Pages Preview - Protect from Search Index Crawlers

What’s the easiest way to stop search engine crawler bots from indexing my preview deployment, or does Cloudflare automatically take care of it?

I want to ensure that www.mypage.com appears in search engine result, but that preview.mypage.pages.dev does not.

For such scenarion there is a native solution. No need to block anything,

Just use the canionical tag

<link rel=canonical href=https://www.mypage.com/>
and set your domain (Abs. URL) as value of the href, and not the preview.mypage.pages.dev one. So Google and other search engines know, that the original content is there and they should not display the “preview.mypage.pages.dev” links in the search.

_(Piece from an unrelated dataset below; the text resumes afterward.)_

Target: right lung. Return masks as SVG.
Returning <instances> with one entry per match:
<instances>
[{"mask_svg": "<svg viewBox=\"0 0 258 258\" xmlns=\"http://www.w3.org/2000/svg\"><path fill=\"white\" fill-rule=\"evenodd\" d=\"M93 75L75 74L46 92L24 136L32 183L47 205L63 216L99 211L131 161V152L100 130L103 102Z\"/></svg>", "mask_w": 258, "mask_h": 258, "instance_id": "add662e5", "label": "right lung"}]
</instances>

Notice that all pages, which are containing such tag must, match the real URL. So if your subsite is /about-me then the canonical for this page should be:

<link rel=canonical href=https://www.mypage.com/about-me>

Give it a day, or even better make Google recrawl your page and then wait some day untill google adjusts its results according to your change.

Hope that helps.

2 Likes

That’s perfect - I knew there would be a simple solution, just couldn’t work it out myself!

Thanks for your help.

Canonical URLs are a good idea, though Google does sometimes just see them as a ‘suggestion’, and will try and figure things out itself, which may result in the wrong page being indexed.

My recommendation would be one of the following, to prevent indexing of the pages.dev site entirely:

  1. Add something like this to your _headers, to instruct search engines not to index when on the pages.dev domain:
https://:project.pages.dev/*
	X-Robots-Tag: noindex

For more info: https://developers.cloudflare.com/pages/platform/headers/

  1. Or setup Cloudflare Access on your pages.dev subdomain which puts a login wall in front it: https://developers.cloudflare.com/pages/platform/known-issues/#enabling-access-on-your-pagesdev-domain
3 Likes

Also useful!

I implemented the header solution you proposed as well as the canonical solution.

I did try Cloudflare access first, but it seems its incompatible with my restrictive CSP, and I don’t have the mental capacity to open that can of worms today!

Thanks for your help.

This topic was automatically closed 3 days after the last reply. New replies are no longer allowed.